Can the federal government legally control access to the Internet? That’s the question before a top federal appeals court this week.
On Sept. 9, the U.S. Court of Appeals for the District of Columbia will hear arguments in Verizon v. FCC. At issue is the legality of the Federal Communication Commission’s net-neutrality rules, which regulates Internet traffic and thus asserts government authority to control individual Americans’ access to the Internet.
Net neutrality has been a priority for the Obama administration, and these regulations were enacted only when President Obama’s appointees became a majority of the FCC. The regulations themselves sound innocuous to casual observers, since they speak about Internet Service Providers (ISPs) being required to treat all content equally and not differentiate between certain types of content or certain sources.

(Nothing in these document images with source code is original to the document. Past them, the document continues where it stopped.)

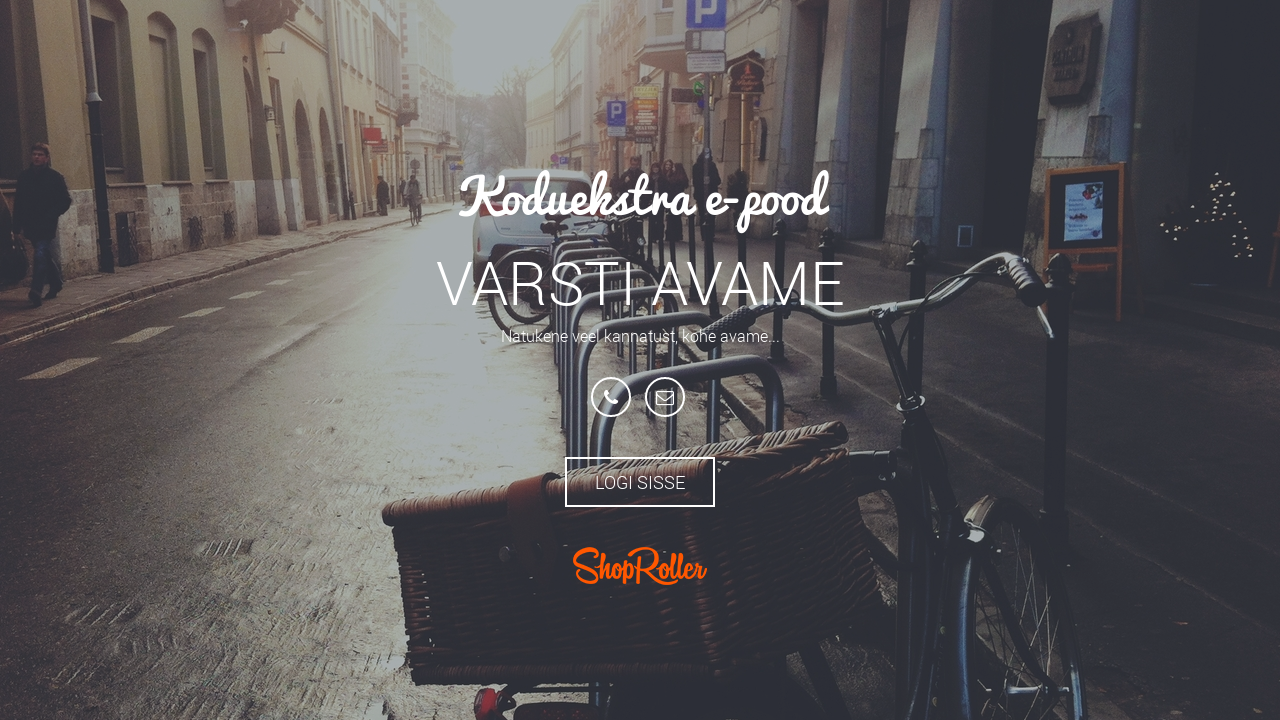

--- FILE ---
content_type: text/html; charset=UTF-8
request_url: https://www.koduekstra.ee/et/a/kunstlill-tulp-60cm-72
body_size: 784
content:
<!-- START TEMPLATE: shared/launching-soon/2.tpl.php --><!DOCTYPE html>
<html lang="et">
<head>
    <meta charset="UTF-8">
    <meta name="viewport" content="width=device-width, initial-scale=1.0">
    <meta name="author" content="ShopRoller.ee">
    <title>Koduekstra e-pood</title>
    <link href="https://www.koduekstra.ee/skin/launching-soon/2/css/all.css" rel="stylesheet" type="text/css" media="screen">
</head>
<body>

	<div class="layout">
		<div class="container">
			<div class="main">
				<div class="overlay">

					<h1 class="shop-name">Koduekstra e-pood</h1>
					<h2 class="title">Varsti Avame</h2>
					<div class="content"><p>Natukene veel kannatust, kohe avame...</p></div>
					<div class="contacts">
						<ul class="list-inline">
														<li><a href="tel:+3726818250" data-toggle="tooltip" data-placement="top" title="Helista meile - +3726818250"><i class="fa fa-phone"></i></a></li>
																					<li><a href="mailto:e-pood@koduekstra.ee" data-toggle="tooltip" data-placement="top" title="Kirjuta meile - e-pood@koduekstra.ee"><i class="fa fa-envelope-o"></i></a></li>
													</ul>
					</div>
					<div class="more-links">
						<a href="https://www.koduekstra.ee/admin/login">Logi sisse</a>
					</div>
					<div class="shoproller">
						<a href="https://www.shoproller.ee" title="ShopRoller on lihtsaim viis e-poe loomiseks" data-toggle="tooltip" data-placement="bottom" target="_blank">ShopRoller.com</a>
					</div>

				</div>
			</div>
		</div>
	</div>

<script src="https://www.koduekstra.ee/skin/launching-soon/2/js/all.js"></script>
<script type="text/javascript">
$(document).ready(function()
{
	// Image background
	$.vegas({
		src:'https://www.koduekstra.ee/skin/launching-soon/2/images/bg3.jpg'
	});

	// Tooltips
	$('.more-links a, .contacts a, .shoproller a').tooltip();
	$('.more-links a, .contacts a, .shoproller a').on('click', function () {
		$(this).tooltip('hide')
	});
});
</script>
</body>
</html><!-- END TEMPLATE: shared/launching-soon/2.tpl.php -->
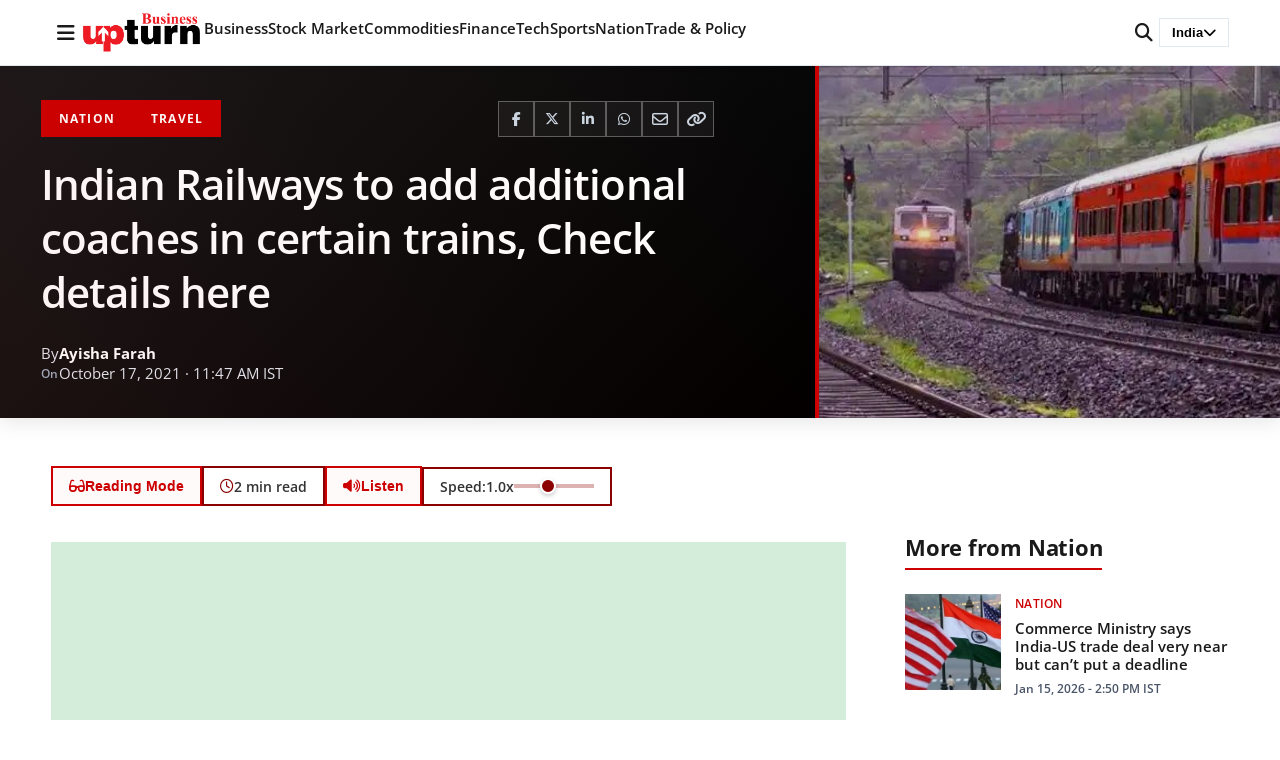

--- FILE ---
content_type: text/html; charset=utf-8
request_url: https://www.google.com/recaptcha/api2/aframe
body_size: 266
content:
<!DOCTYPE HTML><html><head><meta http-equiv="content-type" content="text/html; charset=UTF-8"></head><body><script nonce="lr_W0is7pFeoN66BAV-YTA">/** Anti-fraud and anti-abuse applications only. See google.com/recaptcha */ try{var clients={'sodar':'https://pagead2.googlesyndication.com/pagead/sodar?'};window.addEventListener("message",function(a){try{if(a.source===window.parent){var b=JSON.parse(a.data);var c=clients[b['id']];if(c){var d=document.createElement('img');d.src=c+b['params']+'&rc='+(localStorage.getItem("rc::a")?sessionStorage.getItem("rc::b"):"");window.document.body.appendChild(d);sessionStorage.setItem("rc::e",parseInt(sessionStorage.getItem("rc::e")||0)+1);localStorage.setItem("rc::h",'1768682567419');}}}catch(b){}});window.parent.postMessage("_grecaptcha_ready", "*");}catch(b){}</script></body></html>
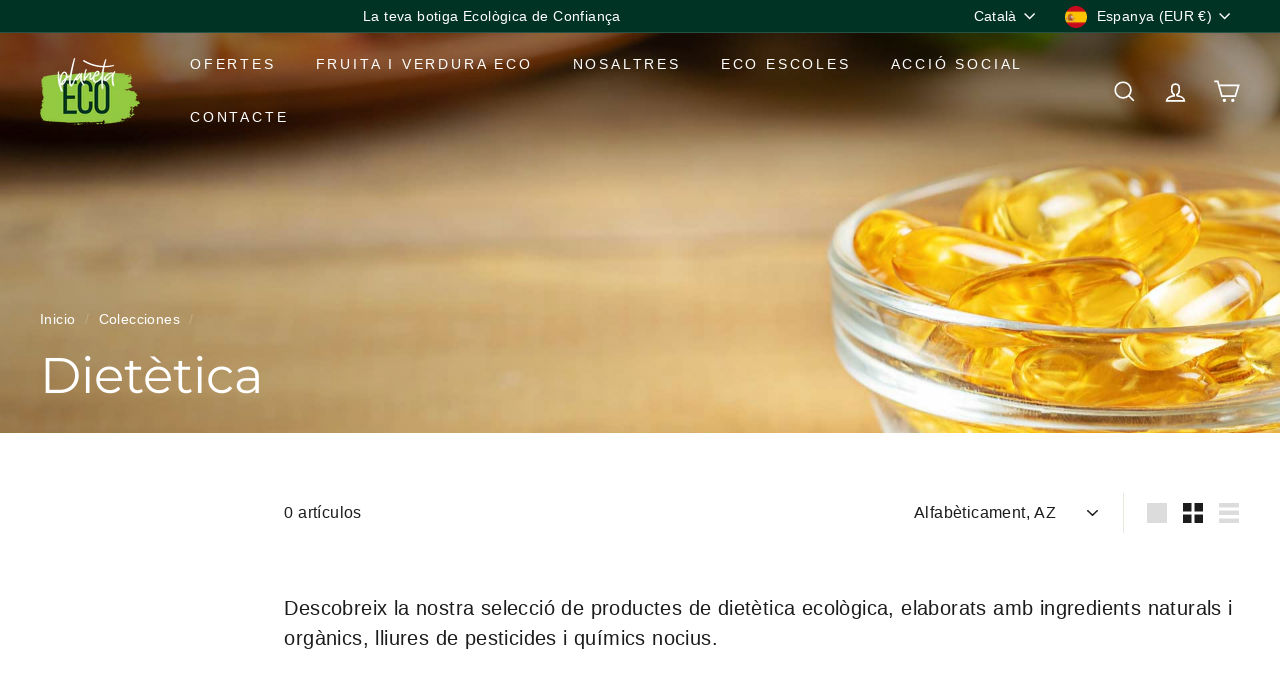

--- FILE ---
content_type: text/javascript
request_url: https://planetaeco.bio/cdn/shop/t/21/assets/resource-loader.js?v=81301169148003274841750788832
body_size: -160
content:
export async function loadScript(src,globalObjectName=null){return globalObjectName&&window[globalObjectName]?window[globalObjectName]:document.querySelector(`script[src="${src}"]`)?(console.warn(`Script with src "${src}" is already loaded.`),waitForGlobalObject(globalObjectName)):new Promise((resolve,reject)=>{const script=document.createElement("script");script.type="text/javascript",script.src=src,script.async=!0,script.onload=()=>{globalObjectName?waitForGlobalObject(globalObjectName).then(resolve).catch(reject):resolve()},script.onerror=()=>reject(new Error(`Failed to load script: ${src}`)),document.head.appendChild(script)})}export function loadCSS(href){return new Promise((resolve,reject)=>{if(document.querySelector(`link[href="${href}"]`)){console.warn(`CSS with href "${href}" is already loaded.`),resolve();return}const link=document.createElement("link");link.rel="stylesheet",link.href=href,link.onload=resolve,link.onerror=()=>reject(new Error(`Failed to load CSS: ${href}`));const firstLinkTag=document.getElementsByTagName("link")[0];firstLinkTag?firstLinkTag.parentNode.insertBefore(link,firstLinkTag):document.head.appendChild(link)})}function waitForGlobalObject(objectName,maxWait=2e3,interval=50){const startTime=Date.now();return new Promise((resolve,reject)=>{const checkObject=()=>{window[objectName]?resolve(window[objectName]):Date.now()-startTime>maxWait?reject(new Error(`Timeout waiting for ${objectName}`)):setTimeout(checkObject,interval)};checkObject()})}
//# sourceMappingURL=/cdn/shop/t/21/assets/resource-loader.js.map?v=81301169148003274841750788832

But in order for the FCC to promulgate such rules, the FCC must have legal authority to regulate the Internet. So if these regulations stand, it represents a vast expansion of federal authority over all forms of communication over the Internet (both webpages and email)—authority the government could then exercise in any manner it chooses at any time in the future.
In 2010, the D.C. Circuit held in Comcast v. FCC that the Communications Act of 1934 did not give the FCC such sweeping authority, concluding that the relevant federal law applied only to radio and TV broadcasts. Thus, the appeals court invalidated the FCC’s order against Comcast that had sparked that lawsuit. Having decided that federal statute did not authorize the agency assert such authority, the court did not need to reach any broader question as to whether such authority would also violate the First Amendment to the Constitution.
It is possible that the Comcast decision—and a recent follow-up case involving the same issue—could be controlling precedent in Verizon’s lawsuit. A decision is expected by early next year.